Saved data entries
=== Begin Enclosure ===

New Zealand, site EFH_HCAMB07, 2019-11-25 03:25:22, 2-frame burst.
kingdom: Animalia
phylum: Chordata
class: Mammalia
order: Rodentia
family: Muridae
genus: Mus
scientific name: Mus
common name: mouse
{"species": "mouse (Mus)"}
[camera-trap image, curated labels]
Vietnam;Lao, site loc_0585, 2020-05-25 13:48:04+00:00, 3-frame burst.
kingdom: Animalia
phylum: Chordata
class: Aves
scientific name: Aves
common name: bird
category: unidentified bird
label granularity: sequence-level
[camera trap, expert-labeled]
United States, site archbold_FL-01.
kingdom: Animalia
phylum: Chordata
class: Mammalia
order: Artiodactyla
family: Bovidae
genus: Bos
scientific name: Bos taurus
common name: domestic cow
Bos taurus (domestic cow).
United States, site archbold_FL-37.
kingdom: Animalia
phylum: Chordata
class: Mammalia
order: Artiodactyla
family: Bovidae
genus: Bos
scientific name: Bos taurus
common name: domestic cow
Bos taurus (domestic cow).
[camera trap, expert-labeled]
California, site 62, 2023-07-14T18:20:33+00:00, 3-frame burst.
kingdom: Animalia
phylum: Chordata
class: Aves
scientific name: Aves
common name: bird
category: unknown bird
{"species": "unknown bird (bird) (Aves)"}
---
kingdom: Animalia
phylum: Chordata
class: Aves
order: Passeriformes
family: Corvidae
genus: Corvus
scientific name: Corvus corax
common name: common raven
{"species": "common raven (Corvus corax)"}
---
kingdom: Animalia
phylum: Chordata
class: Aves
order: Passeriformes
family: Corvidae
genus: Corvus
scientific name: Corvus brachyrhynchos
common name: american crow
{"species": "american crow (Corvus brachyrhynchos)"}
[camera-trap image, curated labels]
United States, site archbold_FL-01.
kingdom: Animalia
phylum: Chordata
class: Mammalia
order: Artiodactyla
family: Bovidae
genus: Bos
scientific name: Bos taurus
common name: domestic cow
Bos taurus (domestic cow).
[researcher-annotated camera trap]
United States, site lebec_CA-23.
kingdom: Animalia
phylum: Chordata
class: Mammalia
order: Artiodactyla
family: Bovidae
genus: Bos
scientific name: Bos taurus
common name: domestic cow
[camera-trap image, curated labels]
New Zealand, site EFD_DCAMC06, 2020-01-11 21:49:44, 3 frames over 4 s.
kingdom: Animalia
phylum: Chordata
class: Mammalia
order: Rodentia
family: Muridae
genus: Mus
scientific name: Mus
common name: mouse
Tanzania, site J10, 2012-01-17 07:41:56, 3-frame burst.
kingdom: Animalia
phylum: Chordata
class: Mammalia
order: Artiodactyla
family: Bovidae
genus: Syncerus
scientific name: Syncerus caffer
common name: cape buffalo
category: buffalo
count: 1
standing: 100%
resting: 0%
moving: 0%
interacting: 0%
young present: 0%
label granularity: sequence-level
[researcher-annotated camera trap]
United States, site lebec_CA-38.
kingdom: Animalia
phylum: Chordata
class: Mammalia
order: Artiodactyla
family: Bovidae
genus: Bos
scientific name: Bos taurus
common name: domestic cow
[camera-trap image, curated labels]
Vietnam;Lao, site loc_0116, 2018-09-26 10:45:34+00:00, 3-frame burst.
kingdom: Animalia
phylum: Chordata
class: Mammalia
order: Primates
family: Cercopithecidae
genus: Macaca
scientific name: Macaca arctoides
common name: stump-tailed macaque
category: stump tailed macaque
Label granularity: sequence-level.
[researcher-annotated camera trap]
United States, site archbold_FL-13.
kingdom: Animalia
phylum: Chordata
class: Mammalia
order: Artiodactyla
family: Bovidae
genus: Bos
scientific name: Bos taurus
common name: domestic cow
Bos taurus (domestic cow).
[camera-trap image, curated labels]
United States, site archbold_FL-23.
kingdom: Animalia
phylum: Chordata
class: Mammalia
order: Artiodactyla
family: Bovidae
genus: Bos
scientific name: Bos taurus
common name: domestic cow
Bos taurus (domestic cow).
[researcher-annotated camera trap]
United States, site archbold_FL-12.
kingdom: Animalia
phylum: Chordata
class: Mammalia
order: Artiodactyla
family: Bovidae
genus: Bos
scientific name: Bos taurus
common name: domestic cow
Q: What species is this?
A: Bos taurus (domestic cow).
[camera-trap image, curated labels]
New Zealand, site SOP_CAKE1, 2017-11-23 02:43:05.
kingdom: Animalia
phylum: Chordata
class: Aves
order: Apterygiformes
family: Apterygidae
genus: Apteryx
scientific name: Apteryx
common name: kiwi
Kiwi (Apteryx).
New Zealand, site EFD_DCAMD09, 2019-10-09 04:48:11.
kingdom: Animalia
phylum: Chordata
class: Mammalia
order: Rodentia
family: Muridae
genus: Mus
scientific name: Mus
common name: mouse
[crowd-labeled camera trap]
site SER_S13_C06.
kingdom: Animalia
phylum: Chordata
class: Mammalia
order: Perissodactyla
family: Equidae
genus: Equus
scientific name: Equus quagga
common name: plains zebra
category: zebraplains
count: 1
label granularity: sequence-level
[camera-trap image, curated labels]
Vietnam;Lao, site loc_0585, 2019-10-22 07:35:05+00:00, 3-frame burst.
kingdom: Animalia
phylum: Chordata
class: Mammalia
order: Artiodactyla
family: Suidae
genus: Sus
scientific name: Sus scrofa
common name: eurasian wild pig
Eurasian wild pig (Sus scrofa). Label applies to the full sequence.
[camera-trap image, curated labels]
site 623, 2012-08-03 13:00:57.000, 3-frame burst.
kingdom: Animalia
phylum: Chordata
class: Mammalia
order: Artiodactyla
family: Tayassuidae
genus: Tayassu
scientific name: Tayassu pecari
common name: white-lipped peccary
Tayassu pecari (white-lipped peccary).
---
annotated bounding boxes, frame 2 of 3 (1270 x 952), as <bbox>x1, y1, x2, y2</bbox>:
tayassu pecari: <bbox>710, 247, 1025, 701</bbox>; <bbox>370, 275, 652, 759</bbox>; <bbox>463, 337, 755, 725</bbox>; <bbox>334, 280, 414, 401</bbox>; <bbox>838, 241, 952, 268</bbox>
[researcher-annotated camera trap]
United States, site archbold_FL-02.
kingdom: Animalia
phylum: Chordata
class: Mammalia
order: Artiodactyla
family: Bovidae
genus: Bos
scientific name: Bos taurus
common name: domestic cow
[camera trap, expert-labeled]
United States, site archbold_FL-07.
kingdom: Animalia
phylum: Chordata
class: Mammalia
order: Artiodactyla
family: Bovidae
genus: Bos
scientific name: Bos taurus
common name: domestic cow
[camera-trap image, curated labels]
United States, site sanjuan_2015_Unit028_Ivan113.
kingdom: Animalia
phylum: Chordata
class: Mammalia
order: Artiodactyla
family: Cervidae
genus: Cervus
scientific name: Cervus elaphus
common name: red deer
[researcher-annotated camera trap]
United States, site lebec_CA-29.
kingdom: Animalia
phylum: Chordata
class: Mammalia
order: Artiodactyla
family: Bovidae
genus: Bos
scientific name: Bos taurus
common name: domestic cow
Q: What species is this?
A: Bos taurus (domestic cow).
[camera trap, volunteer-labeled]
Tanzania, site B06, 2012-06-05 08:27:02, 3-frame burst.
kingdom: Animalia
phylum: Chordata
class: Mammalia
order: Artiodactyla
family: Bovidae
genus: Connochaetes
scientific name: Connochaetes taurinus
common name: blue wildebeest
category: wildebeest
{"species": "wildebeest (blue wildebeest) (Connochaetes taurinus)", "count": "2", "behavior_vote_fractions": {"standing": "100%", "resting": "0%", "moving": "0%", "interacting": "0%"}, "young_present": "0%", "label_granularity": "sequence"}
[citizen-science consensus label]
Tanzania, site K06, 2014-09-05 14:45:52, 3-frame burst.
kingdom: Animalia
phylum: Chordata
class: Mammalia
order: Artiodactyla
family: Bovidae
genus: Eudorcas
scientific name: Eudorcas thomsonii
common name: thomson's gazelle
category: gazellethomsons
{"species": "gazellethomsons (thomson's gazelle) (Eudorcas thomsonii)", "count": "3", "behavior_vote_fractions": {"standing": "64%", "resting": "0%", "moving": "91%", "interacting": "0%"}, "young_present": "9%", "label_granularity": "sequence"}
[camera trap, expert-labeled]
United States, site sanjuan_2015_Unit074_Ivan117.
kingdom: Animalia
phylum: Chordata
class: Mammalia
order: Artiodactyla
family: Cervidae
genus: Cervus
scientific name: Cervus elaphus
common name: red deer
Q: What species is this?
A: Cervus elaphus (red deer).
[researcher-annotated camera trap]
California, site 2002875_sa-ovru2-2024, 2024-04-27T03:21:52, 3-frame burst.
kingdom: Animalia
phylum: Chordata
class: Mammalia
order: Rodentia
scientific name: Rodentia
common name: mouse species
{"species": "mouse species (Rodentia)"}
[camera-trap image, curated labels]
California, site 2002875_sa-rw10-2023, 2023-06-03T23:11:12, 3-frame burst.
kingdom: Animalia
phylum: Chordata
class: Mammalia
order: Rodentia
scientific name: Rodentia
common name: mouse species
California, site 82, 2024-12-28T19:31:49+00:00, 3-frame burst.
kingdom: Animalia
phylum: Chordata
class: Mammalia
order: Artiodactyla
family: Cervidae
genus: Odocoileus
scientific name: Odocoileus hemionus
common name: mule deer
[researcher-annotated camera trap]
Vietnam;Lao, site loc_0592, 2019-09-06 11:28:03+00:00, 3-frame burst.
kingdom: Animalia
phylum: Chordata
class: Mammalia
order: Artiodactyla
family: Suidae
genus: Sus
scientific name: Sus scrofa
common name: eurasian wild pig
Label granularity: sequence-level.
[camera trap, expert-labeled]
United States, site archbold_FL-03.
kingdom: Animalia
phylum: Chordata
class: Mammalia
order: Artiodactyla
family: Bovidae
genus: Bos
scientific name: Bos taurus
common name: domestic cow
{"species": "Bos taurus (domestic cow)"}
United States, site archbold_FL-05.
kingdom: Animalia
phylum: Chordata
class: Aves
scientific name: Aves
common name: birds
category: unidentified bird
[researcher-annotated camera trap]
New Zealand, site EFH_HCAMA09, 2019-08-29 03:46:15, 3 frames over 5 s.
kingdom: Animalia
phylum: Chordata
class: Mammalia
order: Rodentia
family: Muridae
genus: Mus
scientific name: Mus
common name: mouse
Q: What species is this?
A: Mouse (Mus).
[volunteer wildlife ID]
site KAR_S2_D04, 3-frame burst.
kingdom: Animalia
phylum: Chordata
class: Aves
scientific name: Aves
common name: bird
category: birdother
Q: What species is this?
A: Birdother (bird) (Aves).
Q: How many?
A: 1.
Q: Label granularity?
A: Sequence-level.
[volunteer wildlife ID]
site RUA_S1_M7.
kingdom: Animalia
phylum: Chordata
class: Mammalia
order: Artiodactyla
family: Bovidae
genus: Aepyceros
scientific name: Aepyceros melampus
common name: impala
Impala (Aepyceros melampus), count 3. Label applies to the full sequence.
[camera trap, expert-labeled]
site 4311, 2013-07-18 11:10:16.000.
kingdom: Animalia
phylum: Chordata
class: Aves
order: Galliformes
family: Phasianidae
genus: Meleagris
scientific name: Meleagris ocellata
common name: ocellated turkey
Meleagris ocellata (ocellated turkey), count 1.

=== End Enclosure ===

WHAT IS NEEDED:
The only reply wanted is the number of lines in the records above containing the word "Tanzania".

ANSWER:
3